Ma il bilancio non può che essere negativo: sei anni di crisi hanno avuto sull'Italia l'impatto di una guerra: i disoccupati sono 7.3 milioni, il doppio rispetto a quelli di sei anni fa con un rischio di un "cedimento della tenuta sociale" che ancora potrebbe portare a scenari di tensione simili a quelli incarnati nel presente dai forconi o, per chi preferisce, dal movimento 9 dicembre, oppure all'ascesa di gruppi politici con posizioni dure nei confronti del sistema vigente.
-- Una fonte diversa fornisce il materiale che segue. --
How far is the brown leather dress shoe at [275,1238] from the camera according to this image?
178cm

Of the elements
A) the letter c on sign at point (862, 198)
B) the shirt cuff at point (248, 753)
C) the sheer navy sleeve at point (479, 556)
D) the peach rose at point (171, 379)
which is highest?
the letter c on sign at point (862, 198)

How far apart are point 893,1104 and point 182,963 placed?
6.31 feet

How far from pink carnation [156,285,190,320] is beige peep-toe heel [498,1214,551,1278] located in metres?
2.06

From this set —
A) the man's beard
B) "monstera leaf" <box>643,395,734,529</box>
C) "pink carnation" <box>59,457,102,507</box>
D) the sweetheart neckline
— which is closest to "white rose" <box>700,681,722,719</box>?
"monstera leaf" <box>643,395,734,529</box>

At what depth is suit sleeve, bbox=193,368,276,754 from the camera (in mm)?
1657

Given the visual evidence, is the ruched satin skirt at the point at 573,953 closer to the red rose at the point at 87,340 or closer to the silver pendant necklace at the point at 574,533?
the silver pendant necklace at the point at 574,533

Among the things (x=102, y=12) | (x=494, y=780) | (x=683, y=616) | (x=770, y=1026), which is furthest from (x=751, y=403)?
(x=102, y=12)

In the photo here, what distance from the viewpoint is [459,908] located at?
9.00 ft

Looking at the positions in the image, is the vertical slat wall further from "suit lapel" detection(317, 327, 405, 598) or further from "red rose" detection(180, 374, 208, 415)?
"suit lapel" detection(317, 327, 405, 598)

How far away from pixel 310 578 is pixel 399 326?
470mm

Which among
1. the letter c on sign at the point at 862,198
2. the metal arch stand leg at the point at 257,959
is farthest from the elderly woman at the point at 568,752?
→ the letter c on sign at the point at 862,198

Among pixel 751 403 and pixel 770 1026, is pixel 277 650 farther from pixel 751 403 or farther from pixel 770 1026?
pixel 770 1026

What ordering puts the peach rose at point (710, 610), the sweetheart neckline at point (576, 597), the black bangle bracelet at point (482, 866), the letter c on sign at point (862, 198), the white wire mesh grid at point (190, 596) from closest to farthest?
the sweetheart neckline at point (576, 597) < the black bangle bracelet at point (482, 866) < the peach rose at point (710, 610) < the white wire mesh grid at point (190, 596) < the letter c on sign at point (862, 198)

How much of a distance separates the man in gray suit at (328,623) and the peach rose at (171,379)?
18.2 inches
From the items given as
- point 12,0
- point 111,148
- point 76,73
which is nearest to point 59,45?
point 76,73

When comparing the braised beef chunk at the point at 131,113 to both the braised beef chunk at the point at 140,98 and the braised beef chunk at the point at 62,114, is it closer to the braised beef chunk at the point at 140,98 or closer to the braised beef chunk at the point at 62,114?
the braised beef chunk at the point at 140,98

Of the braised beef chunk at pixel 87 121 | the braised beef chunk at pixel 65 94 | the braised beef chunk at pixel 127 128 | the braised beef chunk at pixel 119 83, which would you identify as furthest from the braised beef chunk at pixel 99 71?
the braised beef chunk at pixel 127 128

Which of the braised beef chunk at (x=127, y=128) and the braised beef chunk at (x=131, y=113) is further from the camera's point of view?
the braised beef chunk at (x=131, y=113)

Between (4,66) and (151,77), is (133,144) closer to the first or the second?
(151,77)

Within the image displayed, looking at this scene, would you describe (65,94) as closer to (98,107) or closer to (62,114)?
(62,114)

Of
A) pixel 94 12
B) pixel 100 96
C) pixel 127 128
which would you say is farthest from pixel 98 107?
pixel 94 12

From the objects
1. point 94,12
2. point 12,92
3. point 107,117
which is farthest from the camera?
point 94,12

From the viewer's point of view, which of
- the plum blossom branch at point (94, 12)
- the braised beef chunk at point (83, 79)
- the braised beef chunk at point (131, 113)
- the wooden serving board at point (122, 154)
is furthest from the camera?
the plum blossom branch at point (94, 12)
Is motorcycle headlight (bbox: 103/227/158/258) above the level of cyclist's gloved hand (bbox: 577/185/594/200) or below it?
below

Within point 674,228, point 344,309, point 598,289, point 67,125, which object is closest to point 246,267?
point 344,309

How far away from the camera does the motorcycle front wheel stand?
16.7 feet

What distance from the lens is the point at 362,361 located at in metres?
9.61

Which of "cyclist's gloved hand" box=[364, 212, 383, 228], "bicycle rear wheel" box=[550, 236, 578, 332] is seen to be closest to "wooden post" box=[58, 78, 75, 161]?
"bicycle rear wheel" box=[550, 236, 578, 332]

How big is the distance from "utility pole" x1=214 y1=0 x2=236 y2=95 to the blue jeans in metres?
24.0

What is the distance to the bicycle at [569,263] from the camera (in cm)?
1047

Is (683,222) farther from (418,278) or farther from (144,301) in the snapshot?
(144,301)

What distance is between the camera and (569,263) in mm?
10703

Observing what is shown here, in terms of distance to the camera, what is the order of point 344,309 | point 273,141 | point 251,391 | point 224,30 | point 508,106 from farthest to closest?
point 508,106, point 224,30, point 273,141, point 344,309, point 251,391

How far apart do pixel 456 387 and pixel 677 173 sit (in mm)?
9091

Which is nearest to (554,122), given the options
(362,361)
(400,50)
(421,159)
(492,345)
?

Gli esponenti del centro studi di Confindustria ci tengono a chiarire che il termine "ripresa" potrebbe essere improprio e derisorio di fronte alle difficoltà in cui imprenditori e lavoratori dovranno navigare ancora a lungo; appare preferibile piuttosto parlare di "nuova era di ricostruzione" per il nostro paese con tante opportunità da registrare insieme alle continue difficoltà.

Enrico Letta è apparso tuttavia più ottimista ieri e ha dichiarato che nel 2015 si potrebbe già avere come obiettivo una crescita del 2%, mentre nel 2014 sarà dell'1%. "La caduta del PIL si è fermata,- ha dichiarato il premier - ora potrà riprendere la crescita e tutto questo è stato fatto senza rovinare i conti pubblici."

Dal centro di viale Astronomia arriva anche quello che potrebbe essere un monito per il governo, odierno e futuro: la cultura sarà il motore di un futuro sviluppo.